The femme fatale is beautiful, desirable and, above all, a survivor. While she was often villainized for that last trait in her film noir heyday, these modern takes on the figure celebrate the ferocious resilience at her core. 

Stone Cold Fox

The wily narrator and antiheroine of Rachel Koller Croft’s Stone Cold Fox introduces herself as Bea—but that wasn’t the name she was born with. As a child, Bea changed her name as she moved from place to place and her mother moved from husband to husband, teaching little Bea the ways to ensnare both the right men and the money and privilege that come with them. Bea’s mother may be out of the picture now, but Bea still seeks to one-up her in every way possible. Thanks to faked credentials, Bea is a high-powered advertising executive who recently became engaged to a former client, the dull but old money wealthy Collin Case. It’s a union Bea knows will set her up for life. But when Collin’s loyal best friend, Gale Wallace-Leicester, and his flirtatious old pal Dave Bradford arrive on the scene, Bea fears that her web of lies and her greedy motivations will come to light. 

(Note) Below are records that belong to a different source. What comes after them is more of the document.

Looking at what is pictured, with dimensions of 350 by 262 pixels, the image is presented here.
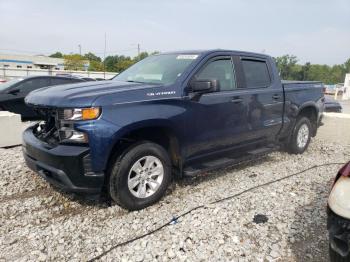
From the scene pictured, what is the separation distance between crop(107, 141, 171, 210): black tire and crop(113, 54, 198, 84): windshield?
2.96 feet

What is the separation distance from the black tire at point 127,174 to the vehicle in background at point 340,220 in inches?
82.0

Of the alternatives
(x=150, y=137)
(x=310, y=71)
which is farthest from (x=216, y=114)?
(x=310, y=71)

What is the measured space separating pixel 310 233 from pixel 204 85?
1971 mm

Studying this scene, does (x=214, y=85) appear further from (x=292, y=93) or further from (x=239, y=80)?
(x=292, y=93)

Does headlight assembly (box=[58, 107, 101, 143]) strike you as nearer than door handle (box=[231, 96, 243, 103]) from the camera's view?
Yes

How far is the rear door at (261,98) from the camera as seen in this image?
491cm

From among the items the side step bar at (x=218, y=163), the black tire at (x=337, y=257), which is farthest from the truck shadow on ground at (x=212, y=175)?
the black tire at (x=337, y=257)

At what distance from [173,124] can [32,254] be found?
1968mm

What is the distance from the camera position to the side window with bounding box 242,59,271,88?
5035 millimetres

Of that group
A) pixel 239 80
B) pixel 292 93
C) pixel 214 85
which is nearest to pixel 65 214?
pixel 214 85

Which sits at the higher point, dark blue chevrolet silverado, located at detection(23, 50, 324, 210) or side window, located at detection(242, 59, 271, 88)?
side window, located at detection(242, 59, 271, 88)

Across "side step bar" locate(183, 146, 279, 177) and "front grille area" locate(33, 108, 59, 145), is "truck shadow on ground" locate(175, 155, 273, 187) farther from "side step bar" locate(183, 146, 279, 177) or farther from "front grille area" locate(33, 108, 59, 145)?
"front grille area" locate(33, 108, 59, 145)

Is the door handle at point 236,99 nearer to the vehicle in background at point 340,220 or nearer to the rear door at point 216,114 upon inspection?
the rear door at point 216,114

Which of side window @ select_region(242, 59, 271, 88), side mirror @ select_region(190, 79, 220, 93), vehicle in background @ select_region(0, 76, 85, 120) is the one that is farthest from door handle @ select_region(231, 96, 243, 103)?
vehicle in background @ select_region(0, 76, 85, 120)
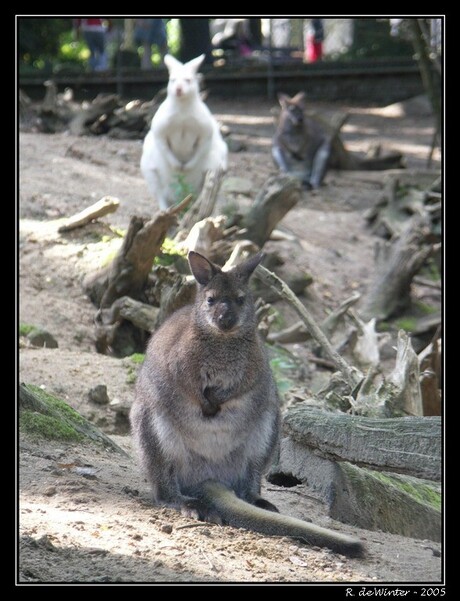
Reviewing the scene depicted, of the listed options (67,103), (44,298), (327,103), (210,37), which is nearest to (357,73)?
(327,103)

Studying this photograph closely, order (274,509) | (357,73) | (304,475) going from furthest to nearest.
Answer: (357,73) → (304,475) → (274,509)

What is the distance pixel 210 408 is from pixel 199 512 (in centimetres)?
48

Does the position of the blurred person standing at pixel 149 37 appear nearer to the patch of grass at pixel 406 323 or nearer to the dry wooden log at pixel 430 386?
the patch of grass at pixel 406 323

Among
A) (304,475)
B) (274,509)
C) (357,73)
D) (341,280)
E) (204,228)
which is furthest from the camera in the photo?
(357,73)

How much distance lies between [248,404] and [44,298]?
13.9 ft

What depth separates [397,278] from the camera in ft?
37.3

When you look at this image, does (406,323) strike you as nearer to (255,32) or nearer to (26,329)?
(26,329)

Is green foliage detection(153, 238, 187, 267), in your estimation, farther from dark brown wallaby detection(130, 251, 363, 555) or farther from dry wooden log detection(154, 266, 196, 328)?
dark brown wallaby detection(130, 251, 363, 555)

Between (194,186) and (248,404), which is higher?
(194,186)

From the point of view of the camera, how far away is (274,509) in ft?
15.2

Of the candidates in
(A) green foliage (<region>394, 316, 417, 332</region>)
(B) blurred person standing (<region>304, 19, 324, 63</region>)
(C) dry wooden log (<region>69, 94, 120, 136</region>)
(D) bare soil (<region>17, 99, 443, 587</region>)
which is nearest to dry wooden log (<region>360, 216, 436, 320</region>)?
(A) green foliage (<region>394, 316, 417, 332</region>)

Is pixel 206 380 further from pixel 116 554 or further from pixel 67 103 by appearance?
pixel 67 103

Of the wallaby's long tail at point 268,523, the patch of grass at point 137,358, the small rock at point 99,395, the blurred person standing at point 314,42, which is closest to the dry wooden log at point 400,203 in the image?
the patch of grass at point 137,358

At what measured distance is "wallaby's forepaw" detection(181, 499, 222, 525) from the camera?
14.8 ft
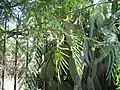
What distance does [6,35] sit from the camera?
809mm

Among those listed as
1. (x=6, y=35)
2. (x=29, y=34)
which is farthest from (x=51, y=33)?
(x=6, y=35)

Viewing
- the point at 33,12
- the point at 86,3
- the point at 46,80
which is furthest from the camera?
the point at 46,80

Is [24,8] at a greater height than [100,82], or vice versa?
Answer: [24,8]

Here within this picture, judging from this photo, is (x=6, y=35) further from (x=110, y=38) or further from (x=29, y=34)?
(x=110, y=38)

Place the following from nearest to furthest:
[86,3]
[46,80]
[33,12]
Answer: [33,12], [86,3], [46,80]

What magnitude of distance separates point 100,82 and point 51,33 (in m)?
1.24

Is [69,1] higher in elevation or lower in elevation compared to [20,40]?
higher

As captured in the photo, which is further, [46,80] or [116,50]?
[46,80]

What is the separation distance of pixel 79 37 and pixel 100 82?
1.22 metres

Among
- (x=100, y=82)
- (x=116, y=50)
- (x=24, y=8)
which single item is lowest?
(x=100, y=82)

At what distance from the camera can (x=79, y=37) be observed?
0.73 metres

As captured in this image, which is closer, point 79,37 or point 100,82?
point 79,37

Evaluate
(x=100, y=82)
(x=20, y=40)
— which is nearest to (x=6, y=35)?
(x=20, y=40)

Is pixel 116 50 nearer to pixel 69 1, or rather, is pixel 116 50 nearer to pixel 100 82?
pixel 69 1
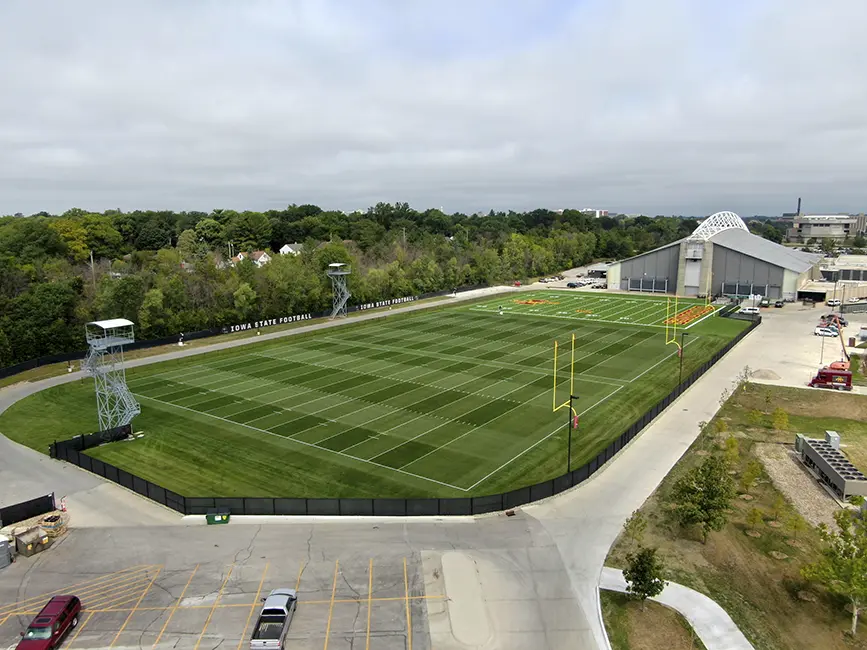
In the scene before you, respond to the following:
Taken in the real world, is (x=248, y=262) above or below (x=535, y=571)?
above

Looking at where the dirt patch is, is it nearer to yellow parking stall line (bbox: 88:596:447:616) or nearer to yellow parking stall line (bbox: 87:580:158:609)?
yellow parking stall line (bbox: 88:596:447:616)

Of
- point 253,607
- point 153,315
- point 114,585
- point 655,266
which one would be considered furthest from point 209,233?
point 253,607

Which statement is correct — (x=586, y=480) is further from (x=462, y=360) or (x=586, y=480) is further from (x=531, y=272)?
(x=531, y=272)

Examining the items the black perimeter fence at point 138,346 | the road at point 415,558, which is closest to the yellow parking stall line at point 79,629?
the road at point 415,558

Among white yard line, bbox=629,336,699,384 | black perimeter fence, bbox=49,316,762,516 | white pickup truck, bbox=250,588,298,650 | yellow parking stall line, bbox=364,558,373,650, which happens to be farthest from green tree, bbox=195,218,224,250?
white pickup truck, bbox=250,588,298,650

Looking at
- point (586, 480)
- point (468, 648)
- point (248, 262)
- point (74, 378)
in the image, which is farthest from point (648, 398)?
point (248, 262)

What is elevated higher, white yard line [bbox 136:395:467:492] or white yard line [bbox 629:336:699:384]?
white yard line [bbox 629:336:699:384]

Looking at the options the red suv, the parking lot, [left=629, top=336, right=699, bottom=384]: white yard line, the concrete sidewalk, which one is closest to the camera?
the red suv
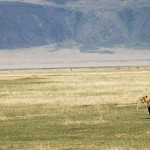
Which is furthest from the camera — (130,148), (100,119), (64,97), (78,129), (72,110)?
(64,97)

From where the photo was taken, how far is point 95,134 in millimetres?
25984

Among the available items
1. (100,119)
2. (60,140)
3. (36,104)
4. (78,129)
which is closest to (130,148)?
(60,140)

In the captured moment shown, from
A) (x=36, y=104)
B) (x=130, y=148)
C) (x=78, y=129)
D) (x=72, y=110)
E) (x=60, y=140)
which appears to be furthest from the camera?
(x=36, y=104)

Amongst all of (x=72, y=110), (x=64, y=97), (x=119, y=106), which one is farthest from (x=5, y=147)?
(x=64, y=97)

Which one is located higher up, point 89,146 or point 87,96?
point 87,96

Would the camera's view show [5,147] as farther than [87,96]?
No

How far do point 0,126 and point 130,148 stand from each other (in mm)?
9023

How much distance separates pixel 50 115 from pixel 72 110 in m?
2.68

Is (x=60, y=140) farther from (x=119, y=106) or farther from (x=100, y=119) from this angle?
(x=119, y=106)

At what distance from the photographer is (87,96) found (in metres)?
47.5

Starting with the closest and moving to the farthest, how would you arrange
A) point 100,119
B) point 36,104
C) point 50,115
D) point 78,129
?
point 78,129 → point 100,119 → point 50,115 → point 36,104

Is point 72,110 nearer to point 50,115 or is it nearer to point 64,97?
point 50,115

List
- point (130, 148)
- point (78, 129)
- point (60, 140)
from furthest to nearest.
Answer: point (78, 129) → point (60, 140) → point (130, 148)

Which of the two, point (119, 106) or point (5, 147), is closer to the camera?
point (5, 147)
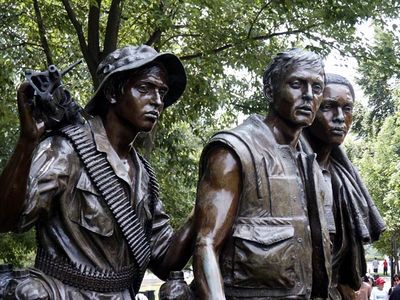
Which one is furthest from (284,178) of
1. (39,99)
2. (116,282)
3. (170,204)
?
(170,204)

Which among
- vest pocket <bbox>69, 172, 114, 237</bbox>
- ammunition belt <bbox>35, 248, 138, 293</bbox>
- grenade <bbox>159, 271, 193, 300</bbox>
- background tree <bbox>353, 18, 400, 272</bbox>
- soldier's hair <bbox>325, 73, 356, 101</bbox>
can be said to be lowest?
background tree <bbox>353, 18, 400, 272</bbox>

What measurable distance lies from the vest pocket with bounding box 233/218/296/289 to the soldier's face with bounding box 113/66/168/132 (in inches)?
27.4

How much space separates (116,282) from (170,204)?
10.9 meters

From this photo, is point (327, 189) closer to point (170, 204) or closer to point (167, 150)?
point (167, 150)

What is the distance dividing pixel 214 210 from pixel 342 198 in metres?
1.27

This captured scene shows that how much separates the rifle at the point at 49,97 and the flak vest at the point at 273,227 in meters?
0.75

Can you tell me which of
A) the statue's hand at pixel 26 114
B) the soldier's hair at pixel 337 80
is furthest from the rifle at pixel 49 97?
the soldier's hair at pixel 337 80

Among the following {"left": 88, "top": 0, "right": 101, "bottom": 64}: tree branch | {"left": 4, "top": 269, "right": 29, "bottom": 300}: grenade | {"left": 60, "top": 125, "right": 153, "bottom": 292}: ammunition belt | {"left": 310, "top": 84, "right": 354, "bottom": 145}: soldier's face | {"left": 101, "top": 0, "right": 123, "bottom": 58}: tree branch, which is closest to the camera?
{"left": 4, "top": 269, "right": 29, "bottom": 300}: grenade

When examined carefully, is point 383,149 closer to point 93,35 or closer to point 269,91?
point 93,35

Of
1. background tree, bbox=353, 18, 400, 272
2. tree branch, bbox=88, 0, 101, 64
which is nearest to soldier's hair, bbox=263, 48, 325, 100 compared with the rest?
tree branch, bbox=88, 0, 101, 64

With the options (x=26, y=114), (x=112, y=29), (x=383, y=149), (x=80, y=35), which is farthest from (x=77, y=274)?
(x=383, y=149)

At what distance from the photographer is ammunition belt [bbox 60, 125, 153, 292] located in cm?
375

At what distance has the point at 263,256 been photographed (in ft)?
12.1

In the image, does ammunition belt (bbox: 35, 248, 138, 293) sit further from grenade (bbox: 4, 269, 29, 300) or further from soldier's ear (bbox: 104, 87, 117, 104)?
soldier's ear (bbox: 104, 87, 117, 104)
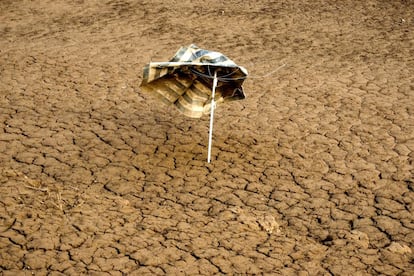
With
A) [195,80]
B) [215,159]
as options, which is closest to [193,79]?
[195,80]

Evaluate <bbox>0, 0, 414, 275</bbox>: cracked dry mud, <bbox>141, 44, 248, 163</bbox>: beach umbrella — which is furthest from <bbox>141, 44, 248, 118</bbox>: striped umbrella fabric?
<bbox>0, 0, 414, 275</bbox>: cracked dry mud

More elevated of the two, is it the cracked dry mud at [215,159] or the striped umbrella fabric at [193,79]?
the striped umbrella fabric at [193,79]

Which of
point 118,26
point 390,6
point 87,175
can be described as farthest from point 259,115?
point 390,6

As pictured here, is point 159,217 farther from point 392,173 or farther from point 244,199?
point 392,173

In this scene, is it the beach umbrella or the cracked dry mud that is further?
the beach umbrella

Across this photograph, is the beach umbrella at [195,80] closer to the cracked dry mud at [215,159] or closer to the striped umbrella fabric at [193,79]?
the striped umbrella fabric at [193,79]

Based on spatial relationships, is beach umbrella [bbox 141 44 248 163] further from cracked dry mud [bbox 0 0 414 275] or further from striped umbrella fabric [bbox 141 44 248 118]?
cracked dry mud [bbox 0 0 414 275]

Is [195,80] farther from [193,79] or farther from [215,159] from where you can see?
[215,159]

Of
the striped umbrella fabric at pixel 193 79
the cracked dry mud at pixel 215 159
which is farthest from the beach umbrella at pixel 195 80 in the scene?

Alternating between Bea’s precarious present and her checkered past as the young and vulnerable tag-along to a truly wicked woman, screenwriter Koller Croft’s stellar debut novel is a meticulously crafted thriller that will keep the reader wondering whether Bea’s actions are horrendous or aspirational. 

A Small Affair

Vera, the results-driven narrator of Flora Collins’ A Small Affair, has a similarly aspirational lifestyle. She has a lucrative position at an up-and-coming fashion label, an enviable Instagram feed full of striking photos and unique style, a fun and supportive roommate/best friend and, most recently, an exciting older lover named Tom, a tech guru with a mouthwatering Brooklyn brownstone and wild prowess in bed. But after Vera breaks off the relationship, Tom’s body is found alongside that of his pregnant wife, Odilie, and Vera is named in a note as the cause of the murder-suicide. The story goes viral, and Vera loses it all, with no choice but to slink off to the upstate abode of her controlling hippie mother. One depression-filled year later, Vera seeks to clear her reputation and regain her position as a Manhattan scene queen. Could the late Odilie’s Instagram be the key to solving the mystery of her and Tom’s deaths? 

Vera is a fascinating contemporary femme fatale who will stop at nothing to claw her way back to the top, even if it means faking a friendship with Page, Odilie’s naive younger sister who may have secret ambitions of her own, and deep diving into Tom’s sordid life, which is full of grisly secrets that only money can protect. Collins’ second novel (after 2021’s Nanny Dearest) rotates among the perspectives of Vera, Tom and Odilie, a trifecta of complicated personalities desperate to make it in the cutthroat city that never sleeps. The result is a twisted tale of multiple femmes fatales who will use everything they’ve got to get what they want.